Perfekte Bohrachsen trotz reduziertem KSS 

Seine Promotion widmete er dem Kühlschmierstoff (KSS) in der Zerspanung, oder besser gesagt neuen Methoden, um den Verbrauch deutlich zu reduzieren. „Ich möchte die Trockenbearbeitung bzw. die Minimalmengenschmierung voranbringen, weil sie großes Potenzial zur Reduzierung der hohen Umweltbelastung durch den KSS haben“, betont Iovkov. 

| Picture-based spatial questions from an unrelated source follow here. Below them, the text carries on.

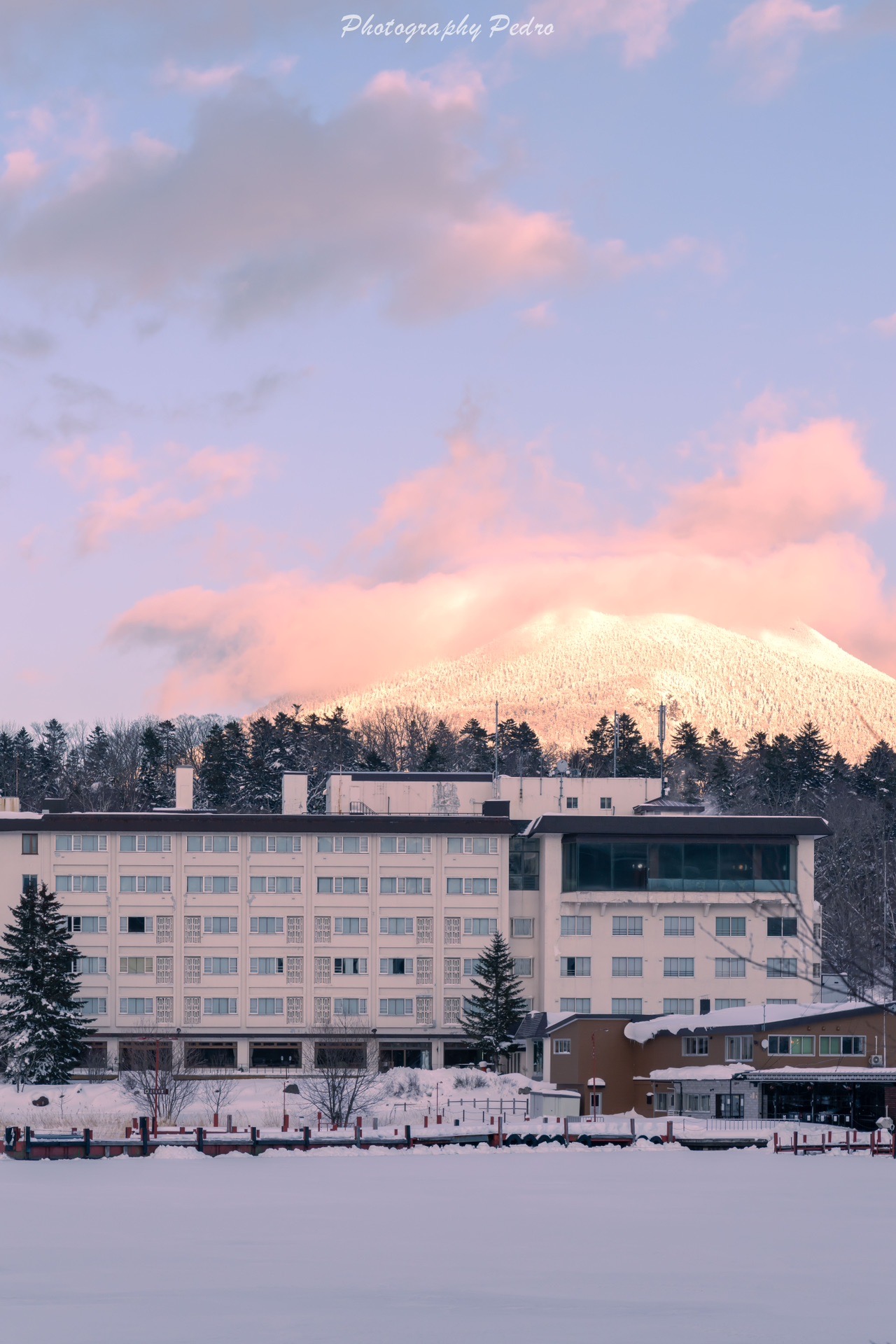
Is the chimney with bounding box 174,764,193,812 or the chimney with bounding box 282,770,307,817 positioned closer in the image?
the chimney with bounding box 174,764,193,812

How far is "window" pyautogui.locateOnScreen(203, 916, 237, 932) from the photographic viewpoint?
363 ft

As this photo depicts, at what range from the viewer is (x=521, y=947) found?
11175cm

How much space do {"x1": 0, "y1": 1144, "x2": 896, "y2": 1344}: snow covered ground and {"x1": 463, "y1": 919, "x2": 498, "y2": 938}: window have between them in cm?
4926

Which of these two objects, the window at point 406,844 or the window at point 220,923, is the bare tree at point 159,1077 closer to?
the window at point 220,923

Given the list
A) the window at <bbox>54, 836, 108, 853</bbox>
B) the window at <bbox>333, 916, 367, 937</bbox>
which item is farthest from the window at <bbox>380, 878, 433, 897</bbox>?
the window at <bbox>54, 836, 108, 853</bbox>

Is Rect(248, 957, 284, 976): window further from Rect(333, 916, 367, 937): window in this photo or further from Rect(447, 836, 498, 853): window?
Rect(447, 836, 498, 853): window

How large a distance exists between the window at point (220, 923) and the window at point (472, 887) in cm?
1148

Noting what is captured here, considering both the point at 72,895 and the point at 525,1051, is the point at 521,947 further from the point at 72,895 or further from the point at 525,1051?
the point at 72,895

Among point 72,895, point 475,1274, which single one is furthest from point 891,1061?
point 475,1274

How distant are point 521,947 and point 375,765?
76359 mm

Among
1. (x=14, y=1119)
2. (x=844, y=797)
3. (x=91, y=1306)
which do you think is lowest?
(x=14, y=1119)

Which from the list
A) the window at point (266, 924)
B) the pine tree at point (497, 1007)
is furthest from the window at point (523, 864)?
the window at point (266, 924)

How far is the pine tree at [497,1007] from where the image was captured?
103m

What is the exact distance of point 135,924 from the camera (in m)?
110
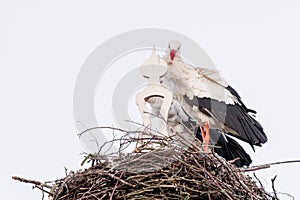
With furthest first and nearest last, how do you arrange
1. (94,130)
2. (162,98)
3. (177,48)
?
(177,48) < (162,98) < (94,130)

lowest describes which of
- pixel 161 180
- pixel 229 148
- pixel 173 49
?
pixel 161 180

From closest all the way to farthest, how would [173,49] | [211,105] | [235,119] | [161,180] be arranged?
[161,180]
[173,49]
[211,105]
[235,119]

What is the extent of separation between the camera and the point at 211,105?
5023mm

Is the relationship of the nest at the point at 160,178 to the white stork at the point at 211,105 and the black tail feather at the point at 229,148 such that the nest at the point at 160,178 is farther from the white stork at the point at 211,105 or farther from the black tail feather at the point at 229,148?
the black tail feather at the point at 229,148

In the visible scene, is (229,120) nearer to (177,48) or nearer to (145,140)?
(177,48)

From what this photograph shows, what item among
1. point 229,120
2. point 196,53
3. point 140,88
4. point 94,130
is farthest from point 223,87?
point 94,130

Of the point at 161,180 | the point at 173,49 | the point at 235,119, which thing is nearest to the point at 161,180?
the point at 161,180

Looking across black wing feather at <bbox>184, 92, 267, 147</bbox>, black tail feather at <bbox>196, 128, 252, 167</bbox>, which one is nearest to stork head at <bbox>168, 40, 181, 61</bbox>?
black wing feather at <bbox>184, 92, 267, 147</bbox>

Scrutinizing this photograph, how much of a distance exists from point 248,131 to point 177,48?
0.84 metres

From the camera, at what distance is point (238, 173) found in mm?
2988

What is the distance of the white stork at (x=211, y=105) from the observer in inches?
194

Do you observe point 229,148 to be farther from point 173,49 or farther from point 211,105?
point 173,49

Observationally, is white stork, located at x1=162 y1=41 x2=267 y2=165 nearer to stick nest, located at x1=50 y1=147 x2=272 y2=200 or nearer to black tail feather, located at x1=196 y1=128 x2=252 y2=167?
black tail feather, located at x1=196 y1=128 x2=252 y2=167

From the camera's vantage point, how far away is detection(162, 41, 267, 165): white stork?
4926mm
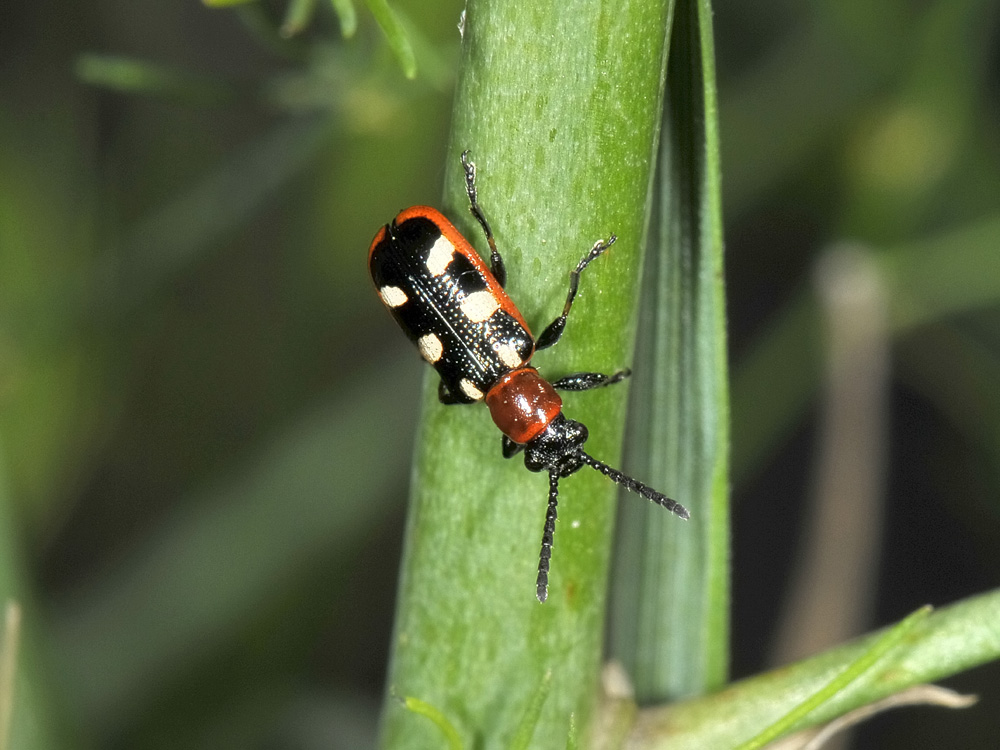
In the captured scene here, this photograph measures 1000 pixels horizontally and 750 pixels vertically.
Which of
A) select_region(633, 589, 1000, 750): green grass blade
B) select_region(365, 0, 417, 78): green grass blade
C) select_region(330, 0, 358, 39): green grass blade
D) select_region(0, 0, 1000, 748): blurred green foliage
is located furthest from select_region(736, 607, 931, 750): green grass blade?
select_region(0, 0, 1000, 748): blurred green foliage

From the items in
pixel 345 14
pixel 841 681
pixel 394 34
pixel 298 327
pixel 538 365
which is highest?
pixel 298 327

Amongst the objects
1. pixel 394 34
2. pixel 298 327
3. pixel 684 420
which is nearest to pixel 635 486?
pixel 684 420

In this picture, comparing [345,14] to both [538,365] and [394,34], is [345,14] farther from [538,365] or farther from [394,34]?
[538,365]

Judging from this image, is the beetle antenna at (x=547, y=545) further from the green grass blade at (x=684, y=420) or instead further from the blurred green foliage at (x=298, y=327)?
the blurred green foliage at (x=298, y=327)

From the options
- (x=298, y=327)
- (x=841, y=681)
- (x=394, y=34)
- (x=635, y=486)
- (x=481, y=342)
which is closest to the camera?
(x=841, y=681)

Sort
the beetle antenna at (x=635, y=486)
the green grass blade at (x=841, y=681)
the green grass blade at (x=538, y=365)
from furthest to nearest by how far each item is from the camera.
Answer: the beetle antenna at (x=635, y=486) → the green grass blade at (x=841, y=681) → the green grass blade at (x=538, y=365)

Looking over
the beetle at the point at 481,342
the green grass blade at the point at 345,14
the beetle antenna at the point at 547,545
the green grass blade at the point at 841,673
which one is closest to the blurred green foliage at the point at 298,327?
the beetle at the point at 481,342

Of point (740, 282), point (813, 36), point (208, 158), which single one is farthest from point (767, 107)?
point (208, 158)
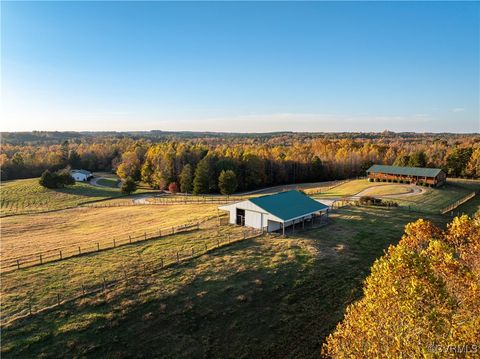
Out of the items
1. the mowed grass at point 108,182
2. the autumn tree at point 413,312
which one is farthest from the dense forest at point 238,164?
the autumn tree at point 413,312

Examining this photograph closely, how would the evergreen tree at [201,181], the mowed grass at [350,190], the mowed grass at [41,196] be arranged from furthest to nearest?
the evergreen tree at [201,181]
the mowed grass at [350,190]
the mowed grass at [41,196]

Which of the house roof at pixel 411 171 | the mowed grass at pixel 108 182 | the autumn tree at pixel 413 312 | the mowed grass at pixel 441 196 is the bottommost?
the mowed grass at pixel 108 182

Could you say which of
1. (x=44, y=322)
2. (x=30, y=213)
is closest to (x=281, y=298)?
(x=44, y=322)

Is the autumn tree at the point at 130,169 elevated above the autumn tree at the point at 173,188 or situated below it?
above

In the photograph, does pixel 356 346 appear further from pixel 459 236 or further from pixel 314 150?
pixel 314 150

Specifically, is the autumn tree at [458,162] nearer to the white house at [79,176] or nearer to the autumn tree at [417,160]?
the autumn tree at [417,160]

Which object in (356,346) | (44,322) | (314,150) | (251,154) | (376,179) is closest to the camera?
(356,346)

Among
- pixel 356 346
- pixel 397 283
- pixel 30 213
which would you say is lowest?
pixel 30 213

Beim Tiefbohren mit sehr langen Werkzeugen ohne oder mit wenig KSS wird vermehrt Wärme ins Bauteil eingebracht, so dass sich dieses verzieht. Infolge der Werkstückdeformationen weicht beim Tiefbohren die resultierende Bohrachse in aller Regel von der idealen Bohrachse ab. Der Wahl-Dortmunder entwickelte nicht nur eine Methode, die Ausmaße dieser Ungenauigkeiten mittels Simulation vorherzusagen. Er fand auch einen Weg, die Abweichungen von der idealen Achse, den sogenannten Mittenverlauf, zu kompensieren und trotz der unvermeidlich auftretenden Bauteilverzüge die gewünschte Bohrachse exakt einzuhalten. „Das erhöht Bauteilqualität und Sicherheit bei gleichzeitig hohen Energie- und Kosteneinsparungen, weil der KSS-Einsatz massiv reduziert werden kann. So tragen wir unseren Teil zu einer umweltgerechteren Produktion bei.“ Iovkov gewann mit seiner Dissertation nicht nur den Jahrgangsbestenpreis, sondern im Anschluss auch ein DFG-Erkenntnistransfer-Projekt. Das sorgte dafür, dass seine Methode heute nicht nur von der am Forschungsprojekt beteiligten Daimler AG angewendet wird, sondern in die breitere Anwendung getragen wurde.